• [EXERCISE REQUIREMENTS] Rewrite the records below, changing each "shrub" to "bush" and leaving everything else unchanged.

>> Begin

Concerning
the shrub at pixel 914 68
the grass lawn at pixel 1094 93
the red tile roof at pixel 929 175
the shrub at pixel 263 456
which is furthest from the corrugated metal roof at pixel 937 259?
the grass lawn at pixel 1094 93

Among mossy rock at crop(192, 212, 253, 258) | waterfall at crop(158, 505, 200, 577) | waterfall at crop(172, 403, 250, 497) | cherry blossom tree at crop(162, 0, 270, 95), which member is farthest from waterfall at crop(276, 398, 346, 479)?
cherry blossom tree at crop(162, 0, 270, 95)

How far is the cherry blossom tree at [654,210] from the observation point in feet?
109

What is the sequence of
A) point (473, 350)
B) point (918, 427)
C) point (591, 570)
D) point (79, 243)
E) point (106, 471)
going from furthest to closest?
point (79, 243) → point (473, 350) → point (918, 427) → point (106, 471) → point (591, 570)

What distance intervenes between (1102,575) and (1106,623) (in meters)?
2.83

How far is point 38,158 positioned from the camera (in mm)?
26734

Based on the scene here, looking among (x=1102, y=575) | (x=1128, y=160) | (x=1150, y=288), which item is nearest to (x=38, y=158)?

>> End

• [CORRECT OUTPUT]
Concerning
the bush at pixel 914 68
the grass lawn at pixel 1094 93
the red tile roof at pixel 929 175
the bush at pixel 263 456
which is furthest from the corrugated metal roof at pixel 937 259?
the grass lawn at pixel 1094 93

Among mossy rock at crop(192, 212, 253, 258) | waterfall at crop(158, 505, 200, 577) | waterfall at crop(172, 403, 250, 497) | cherry blossom tree at crop(162, 0, 270, 95), which member is farthest from waterfall at crop(276, 398, 346, 479)?
cherry blossom tree at crop(162, 0, 270, 95)

How far is the cherry blossom tree at [654,210] from the observation point in feet?
109

What is the sequence of
A) point (473, 350)
B) point (918, 427)
C) point (591, 570)
D) point (79, 243)
E) point (106, 471)
going from furthest to closest?
point (79, 243) → point (473, 350) → point (918, 427) → point (106, 471) → point (591, 570)

What distance intervenes between (1102,575) and (1106,623) (in meters)?
2.83

How far is point 38,158 positioned from the camera (in mm)?
26734

Based on the scene here, looking among (x=1102, y=575) | (x=1128, y=160) | (x=1150, y=288), which item is nearest to (x=38, y=158)?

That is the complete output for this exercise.